▶ _AIM OF THE EXERCISE_
Exact copy, pictures excluded: please retype every record below.

▶ _EXTRACTED RECORDS_
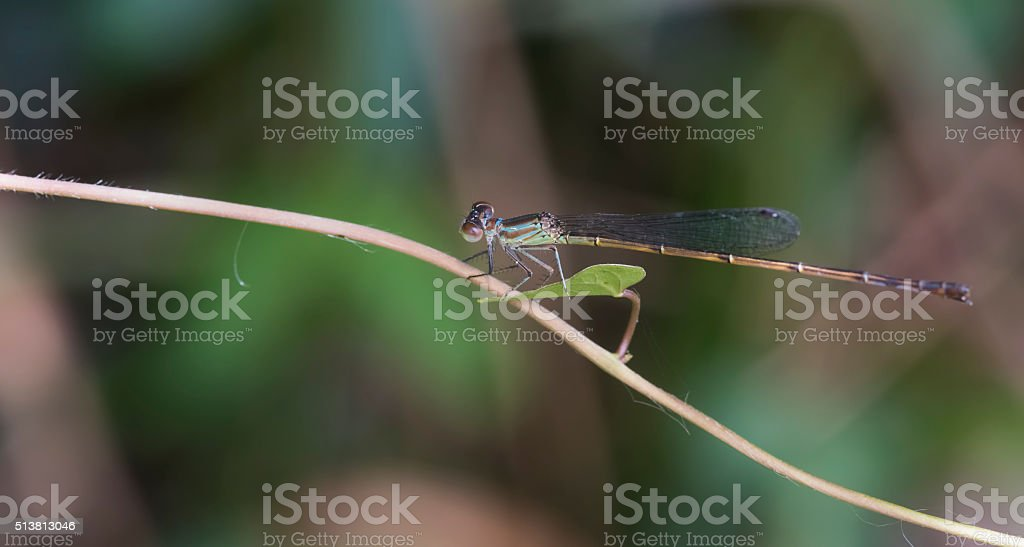 Demselfly (Dragonfly) stock photo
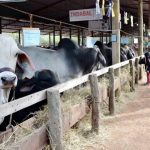 Millionen von Liter Milch gingen verloren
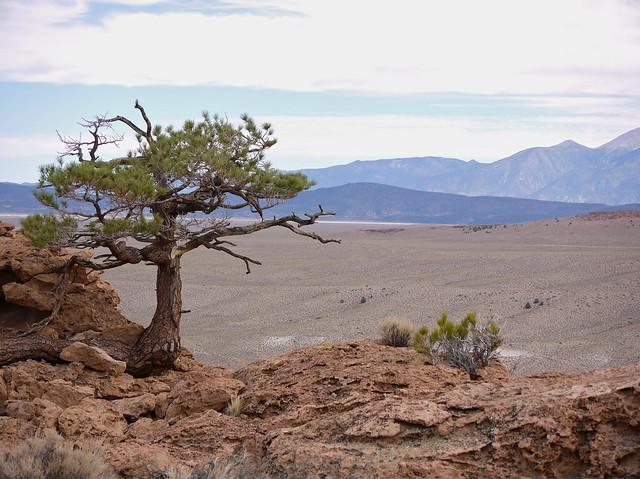 sentinel pine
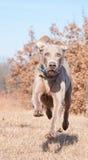 De hond die van Weimaraner bij volledige snelheid loopt Royalty-vrije Stock Foto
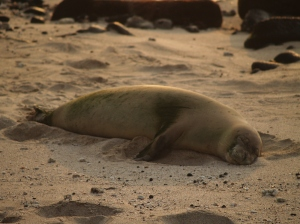 Monk Seal on Honl's Beach at Sunset: Photo by Donald B. MacGowan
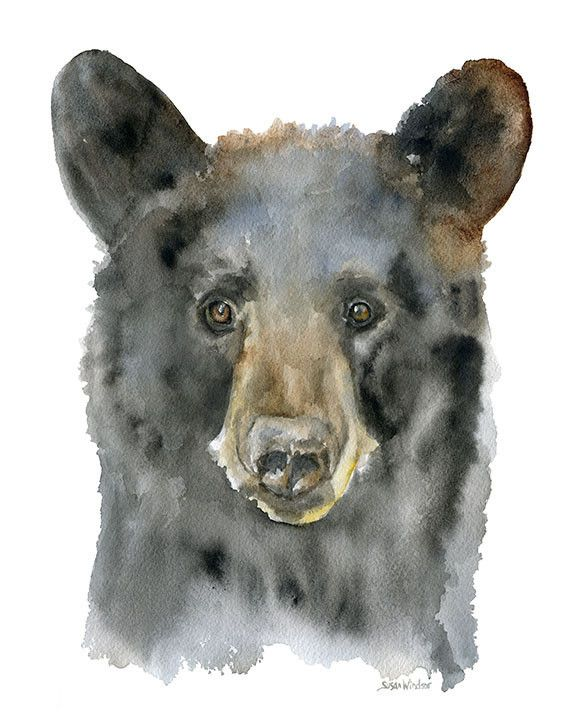 Black Bear watercolor giclée reproduction. Portrait/vertical orientation. Printed on fine art paper using archival pigment inks. This quality printing allows over 100 years of vivid color in a typical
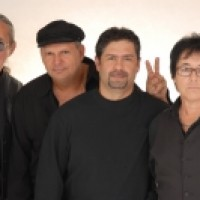 Viva Classic Rock & Roll - Rock Band / Classic Rock Band in Hollywood, Florida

▶ _SOLUTION TO THIS PROBLEM_
 Demselfly (Dragonfly) stock photo
 Millionen von Liter Milch gingen verloren
 sentinel pine
 De hond die van Weimaraner bij volledige snelheid loopt Royalty-vrije Stock Foto
 Monk Seal on Honl's Beach at Sunset: Photo by Donald B. MacGowan
 Black Bear watercolor giclée reproduction. Portrait/vertical orientation. Printed on fine art paper using archival pigment inks. This quality printing allows over 100 years of vivid color in a typical
 Viva Classic Rock & Roll - Rock Band / Classic Rock Band in Hollywood, Florida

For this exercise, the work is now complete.